Exercise task
Return the material exactly as supplied, apart from the pictures, which are omitted.

====== Extracted information

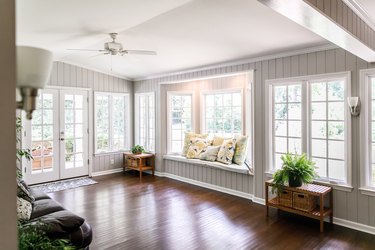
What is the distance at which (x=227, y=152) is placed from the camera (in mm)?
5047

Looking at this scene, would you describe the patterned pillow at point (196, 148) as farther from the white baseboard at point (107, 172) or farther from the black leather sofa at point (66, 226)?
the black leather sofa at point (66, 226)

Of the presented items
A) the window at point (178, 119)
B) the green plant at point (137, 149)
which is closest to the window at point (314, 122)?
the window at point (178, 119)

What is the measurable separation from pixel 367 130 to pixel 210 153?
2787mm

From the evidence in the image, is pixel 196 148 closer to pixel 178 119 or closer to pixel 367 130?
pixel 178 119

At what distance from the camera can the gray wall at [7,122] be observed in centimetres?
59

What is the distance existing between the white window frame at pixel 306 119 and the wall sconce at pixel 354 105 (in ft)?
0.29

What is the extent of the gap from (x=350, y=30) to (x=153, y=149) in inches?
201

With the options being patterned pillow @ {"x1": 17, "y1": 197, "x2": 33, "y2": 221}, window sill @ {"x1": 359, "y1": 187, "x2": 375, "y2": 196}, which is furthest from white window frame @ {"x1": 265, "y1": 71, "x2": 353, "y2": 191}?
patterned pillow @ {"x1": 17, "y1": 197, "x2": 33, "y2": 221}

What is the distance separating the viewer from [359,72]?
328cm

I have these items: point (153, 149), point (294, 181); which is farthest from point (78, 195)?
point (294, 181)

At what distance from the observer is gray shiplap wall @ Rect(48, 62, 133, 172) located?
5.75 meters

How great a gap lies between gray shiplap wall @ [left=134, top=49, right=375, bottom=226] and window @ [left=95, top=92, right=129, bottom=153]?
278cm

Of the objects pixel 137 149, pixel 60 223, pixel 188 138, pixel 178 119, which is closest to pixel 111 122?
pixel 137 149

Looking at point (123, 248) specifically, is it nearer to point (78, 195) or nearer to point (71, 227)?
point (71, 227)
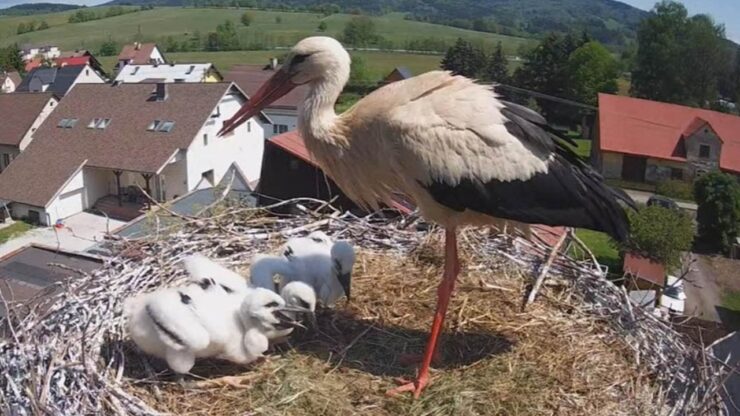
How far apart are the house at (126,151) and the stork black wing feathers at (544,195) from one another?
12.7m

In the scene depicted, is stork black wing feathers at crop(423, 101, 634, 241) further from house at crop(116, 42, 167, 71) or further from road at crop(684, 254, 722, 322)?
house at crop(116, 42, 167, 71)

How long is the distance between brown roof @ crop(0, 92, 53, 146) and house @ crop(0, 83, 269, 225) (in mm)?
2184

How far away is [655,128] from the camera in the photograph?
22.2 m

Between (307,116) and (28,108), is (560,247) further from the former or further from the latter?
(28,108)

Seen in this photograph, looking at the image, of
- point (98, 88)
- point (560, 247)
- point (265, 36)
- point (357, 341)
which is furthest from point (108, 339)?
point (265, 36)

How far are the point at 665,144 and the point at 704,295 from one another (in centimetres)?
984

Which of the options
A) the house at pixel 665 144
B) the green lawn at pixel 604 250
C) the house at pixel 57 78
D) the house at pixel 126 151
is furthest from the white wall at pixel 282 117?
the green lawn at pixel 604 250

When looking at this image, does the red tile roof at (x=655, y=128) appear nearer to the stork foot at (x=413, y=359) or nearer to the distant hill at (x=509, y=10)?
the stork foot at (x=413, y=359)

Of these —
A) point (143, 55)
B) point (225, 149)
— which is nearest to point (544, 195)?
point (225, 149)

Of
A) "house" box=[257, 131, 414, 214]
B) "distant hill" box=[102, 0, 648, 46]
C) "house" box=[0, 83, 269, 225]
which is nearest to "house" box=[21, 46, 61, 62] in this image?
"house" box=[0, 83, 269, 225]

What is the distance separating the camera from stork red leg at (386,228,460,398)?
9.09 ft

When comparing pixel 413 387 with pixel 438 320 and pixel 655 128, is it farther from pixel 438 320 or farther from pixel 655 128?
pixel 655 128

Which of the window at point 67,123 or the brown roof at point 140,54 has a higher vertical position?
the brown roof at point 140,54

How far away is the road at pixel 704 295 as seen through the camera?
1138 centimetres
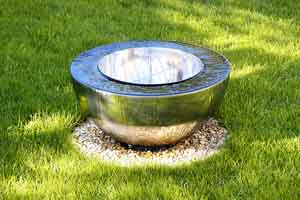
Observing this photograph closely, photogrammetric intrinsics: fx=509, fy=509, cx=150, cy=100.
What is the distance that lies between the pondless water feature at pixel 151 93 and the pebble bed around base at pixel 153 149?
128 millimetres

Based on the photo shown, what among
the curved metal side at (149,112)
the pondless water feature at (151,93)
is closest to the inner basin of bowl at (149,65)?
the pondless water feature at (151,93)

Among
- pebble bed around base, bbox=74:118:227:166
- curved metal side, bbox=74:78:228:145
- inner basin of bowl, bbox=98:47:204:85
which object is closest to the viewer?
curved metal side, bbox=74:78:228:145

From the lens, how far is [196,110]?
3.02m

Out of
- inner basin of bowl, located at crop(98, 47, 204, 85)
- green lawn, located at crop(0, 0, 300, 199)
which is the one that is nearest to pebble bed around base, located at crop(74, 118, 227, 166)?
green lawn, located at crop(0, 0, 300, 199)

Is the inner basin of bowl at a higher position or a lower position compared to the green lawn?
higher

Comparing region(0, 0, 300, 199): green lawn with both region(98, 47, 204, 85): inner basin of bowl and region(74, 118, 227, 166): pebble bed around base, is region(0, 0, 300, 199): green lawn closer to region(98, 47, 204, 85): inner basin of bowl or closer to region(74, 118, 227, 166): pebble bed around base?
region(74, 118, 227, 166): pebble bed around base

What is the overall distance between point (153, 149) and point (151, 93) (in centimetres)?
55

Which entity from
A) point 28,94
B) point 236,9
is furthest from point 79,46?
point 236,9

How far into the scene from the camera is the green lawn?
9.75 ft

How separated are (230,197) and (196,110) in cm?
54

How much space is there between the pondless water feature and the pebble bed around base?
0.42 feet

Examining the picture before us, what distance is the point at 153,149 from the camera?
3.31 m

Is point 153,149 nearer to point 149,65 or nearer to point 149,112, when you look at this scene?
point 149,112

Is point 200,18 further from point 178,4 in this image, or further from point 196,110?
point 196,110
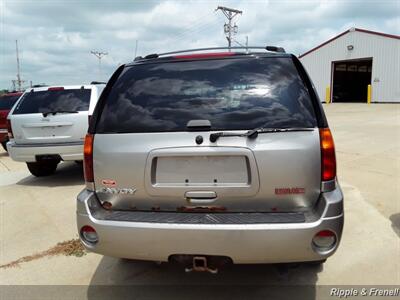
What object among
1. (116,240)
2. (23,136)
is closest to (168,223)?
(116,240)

============

Response below
What is the distance at which (x=227, y=152) is placed from the camera (in mm)?
5047

Looking at this scene, would you describe the patterned pillow at point (196, 148) as farther from the white baseboard at point (107, 172) or farther from the black leather sofa at point (66, 226)?
the black leather sofa at point (66, 226)

Of the presented items
A) the window at point (178, 119)
B) the green plant at point (137, 149)
which is closest to the window at point (314, 122)?
the window at point (178, 119)

What is the measurable separation from pixel 367 130 to pixel 210 153?
2787mm

From the evidence in the image, is pixel 196 148 closer to pixel 178 119 or closer to pixel 367 130?
pixel 178 119

At what distance from the camera can the gray wall at [7,122] be observed in centimetres?
59

What is the distance existing between the white window frame at pixel 306 119 and the wall sconce at pixel 354 105 (in ft)?
0.29

What is the extent of the gap from (x=350, y=30) to (x=153, y=149) in inches?
201

With the options being patterned pillow @ {"x1": 17, "y1": 197, "x2": 33, "y2": 221}, window sill @ {"x1": 359, "y1": 187, "x2": 375, "y2": 196}, which is furthest from white window frame @ {"x1": 265, "y1": 71, "x2": 353, "y2": 191}?
patterned pillow @ {"x1": 17, "y1": 197, "x2": 33, "y2": 221}

What is the distance separating the viewer from [359,72]?
328cm

I have these items: point (153, 149), point (294, 181); which is farthest from point (78, 195)?
point (294, 181)

At what distance from the observer is gray shiplap wall @ Rect(48, 62, 133, 172) located?
5.75 meters

How great a gap lies between gray shiplap wall @ [left=134, top=49, right=375, bottom=226] and window @ [left=95, top=92, right=129, bottom=153]?
278cm

Of the objects pixel 137 149, pixel 60 223, pixel 188 138, pixel 178 119, which is closest to pixel 111 122?
pixel 137 149

Looking at point (123, 248) specifically, is it nearer to point (78, 195) or nearer to point (71, 227)?
point (71, 227)
How far apart are the house at (126,151) and the stork black wing feathers at (544,195) from one another?
12.7m

In the scene depicted, is stork black wing feathers at crop(423, 101, 634, 241) further from house at crop(116, 42, 167, 71) or further from road at crop(684, 254, 722, 322)?
house at crop(116, 42, 167, 71)

How long is the distance between brown roof @ crop(0, 92, 53, 146) and house @ crop(0, 83, 269, 225) (in mm)?
2184

How far away is [655,128] from the camera in the photograph?
22.2 m

Between (307,116) and (28,108), is (560,247) further from the former or further from the latter?
(28,108)

Seen in this photograph, looking at the image, of
- point (98, 88)
- point (560, 247)
- point (265, 36)
- point (357, 341)
which is furthest from point (108, 339)?
point (265, 36)

How far are the point at 665,144 and the point at 704,295 from one another (in centimetres)?
984

Which of the options
A) the house at pixel 665 144
B) the green lawn at pixel 604 250
C) the house at pixel 57 78
D) the house at pixel 126 151
is furthest from the white wall at pixel 282 117?
the green lawn at pixel 604 250

When looking at this image, does the red tile roof at (x=655, y=128) appear nearer to the stork foot at (x=413, y=359) or nearer to the distant hill at (x=509, y=10)?
the stork foot at (x=413, y=359)

Of these —
A) point (143, 55)
B) point (225, 149)
— which is nearest to point (544, 195)?
point (225, 149)

Of
A) "house" box=[257, 131, 414, 214]
B) "distant hill" box=[102, 0, 648, 46]
C) "house" box=[0, 83, 269, 225]
which is nearest to "house" box=[21, 46, 61, 62] in this image?
"house" box=[0, 83, 269, 225]

What is the distance separating the camera from stork red leg at (386,228,460,398)?
9.09 ft

When comparing pixel 413 387 with pixel 438 320 and pixel 655 128, is it farther from pixel 438 320 or farther from pixel 655 128?
pixel 655 128

Which of the window at point 67,123 or the brown roof at point 140,54 has a higher vertical position?
the brown roof at point 140,54

How far away is the road at pixel 704 295 as seen through the camera?
1138 centimetres
Observing this photograph closely, photogrammetric intrinsics: fx=509, fy=509, cx=150, cy=100.
What is the distance that lies between the pondless water feature at pixel 151 93 and the pebble bed around base at pixel 153 149?
128 millimetres

Based on the photo shown, what among
the curved metal side at (149,112)
the pondless water feature at (151,93)
is closest to the inner basin of bowl at (149,65)?
the pondless water feature at (151,93)

Among
- pebble bed around base, bbox=74:118:227:166
- curved metal side, bbox=74:78:228:145
- inner basin of bowl, bbox=98:47:204:85
which object is closest to the viewer?
curved metal side, bbox=74:78:228:145

From the lens, how far is [196,110]?
3.02m

Out of
- inner basin of bowl, located at crop(98, 47, 204, 85)
- green lawn, located at crop(0, 0, 300, 199)
which is the one that is nearest to pebble bed around base, located at crop(74, 118, 227, 166)?
green lawn, located at crop(0, 0, 300, 199)

Is the inner basin of bowl at a higher position or a lower position compared to the green lawn?
higher

Comparing region(0, 0, 300, 199): green lawn with both region(98, 47, 204, 85): inner basin of bowl and region(74, 118, 227, 166): pebble bed around base, is region(0, 0, 300, 199): green lawn closer to region(98, 47, 204, 85): inner basin of bowl or closer to region(74, 118, 227, 166): pebble bed around base?
region(74, 118, 227, 166): pebble bed around base

What is the overall distance between point (153, 149) and point (151, 93) (in centimetres)?
55

Which entity from
A) point 28,94
B) point 236,9
is furthest from point 79,46?
point 236,9

How far into the scene from the camera is the green lawn?
9.75 ft

How separated are (230,197) and (196,110) in cm?
54

How much space is there between the pondless water feature and the pebble bed around base?
0.42 feet

Examining the picture before us, what distance is the point at 153,149 from the camera?
3.31 m

Is point 153,149 nearer to point 149,65 or nearer to point 149,112, when you look at this scene?
point 149,112

Is point 200,18 further from point 178,4 in this image, or further from point 196,110?
point 196,110
What object among
1. (116,240)
2. (23,136)
is closest to (168,223)?
(116,240)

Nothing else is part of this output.